Attention Mechanisms Perspective: Exploring LLM Processing of Graph-Structured Data
Attention mechanisms are critical to the success of large language models (LLMs), driving significant advancements in multiple fields. However, for graph-structured data, which requires emphasis on topological connections, they fall short compared to message-passing mechanisms on fixed links, such as those employed by Graph Neural Networks (GNNs). This raises a question: “Does attention fail for graphs in natural language settings?” Motivated by these observations, we embarked on an empirical study from the perspective of attention mechanisms to explore how LLMs process graph-structured data. The goal is to gain deeper insights into the attention behavior of LLMs over graph structures. We uncovered unique phenomena regarding how LLMs apply attention to graph-structured data and analyzed these findings to improve the modeling of such data by LLMs. The primary findings of our research are: 1) While LLMs can recognize graph data and capture text-node interactions, they struggle to model inter-node relationships within graph structures due to inherent architectural constraints. 2) The attention distribution of LLMs across graph nodes does not align with ideal structural patterns, indicating a failure to adapt to graph topology nuances. 3) Neither fully connected attention nor fixed connectivity is optimal; each has specific limitations in its application scenarios.

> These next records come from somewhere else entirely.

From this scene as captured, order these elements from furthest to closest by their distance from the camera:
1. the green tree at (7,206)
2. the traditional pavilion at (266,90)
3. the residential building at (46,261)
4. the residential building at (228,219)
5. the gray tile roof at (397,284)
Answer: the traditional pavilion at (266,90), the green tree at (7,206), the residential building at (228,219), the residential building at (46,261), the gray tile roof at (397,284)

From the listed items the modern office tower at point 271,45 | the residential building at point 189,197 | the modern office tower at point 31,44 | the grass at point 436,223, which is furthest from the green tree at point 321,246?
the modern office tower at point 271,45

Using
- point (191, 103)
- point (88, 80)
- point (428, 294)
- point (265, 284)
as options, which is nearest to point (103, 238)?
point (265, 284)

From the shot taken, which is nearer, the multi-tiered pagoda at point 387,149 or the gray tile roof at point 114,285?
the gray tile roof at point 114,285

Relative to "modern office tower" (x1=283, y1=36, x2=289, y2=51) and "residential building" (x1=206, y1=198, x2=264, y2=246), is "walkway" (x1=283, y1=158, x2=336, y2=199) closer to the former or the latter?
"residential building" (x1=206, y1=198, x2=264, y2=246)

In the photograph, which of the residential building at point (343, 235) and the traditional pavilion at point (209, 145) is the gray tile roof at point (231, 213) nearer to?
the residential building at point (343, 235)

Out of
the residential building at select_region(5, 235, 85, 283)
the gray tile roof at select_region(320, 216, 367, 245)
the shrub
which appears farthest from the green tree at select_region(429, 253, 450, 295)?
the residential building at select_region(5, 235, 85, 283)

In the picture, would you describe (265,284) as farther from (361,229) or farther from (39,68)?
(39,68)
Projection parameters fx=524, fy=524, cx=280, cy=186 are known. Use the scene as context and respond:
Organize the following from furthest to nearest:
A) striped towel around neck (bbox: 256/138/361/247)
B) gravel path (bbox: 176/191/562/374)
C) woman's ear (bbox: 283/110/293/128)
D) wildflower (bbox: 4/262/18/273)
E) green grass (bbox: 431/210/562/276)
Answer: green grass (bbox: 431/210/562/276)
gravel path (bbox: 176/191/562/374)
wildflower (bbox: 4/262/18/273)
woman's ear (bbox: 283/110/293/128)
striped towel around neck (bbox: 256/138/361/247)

Q1: Do the attention distribution of LLMs change before and after training with finetuning ? Can LLMs correctly utilize graph structures? We first compared the distribution curves of attention scores for node tokens and text tokens before and after LLMs training. We then conducted hypothesis testing to clarify the following points: whether the attention on node tokens has shifted; whether the attention on text tokens has shifted; and whether the attention distributions between node tokens and text tokens are consistent. The results showed that after training, the LLMs’ attention towards node tokens indeed underwent a significant shift. This suggests that the LLMs have developed an initial capability to recognize graph-structured data. Simultaneously, our hypothesis testing revealed that the attention distribution of LLMs within nodes exhibits extreme tendency. However, in subsequent experiments where we disrupted the connectivity information, we found that even when the topological connection information was randomly shuffled, it had almost no effect on the LLMs’ performance. This indicates that the LLMs did not effectively utilize the correct connectivity information.
Q2: Can LLMs allocate attention to different types of graph nodes in a manner consistent with the structural properties of the graph? When processing graph data inputs, LLMs calculate attention scores between node tokens to weigh the importance of different nodes relative to each other. Through our visualization experiments, we found that the attention scores between different node tokens in LLMs do not adequately match the graph structure. Specifically, under sequential conditions, the attention distribution of node tokens exhibits a U-shaped or long tail, which deviated from our idealized assumptions. Ideally, the model should focus more on central nodes and allocate attention in a hierarchical, diminishing manner.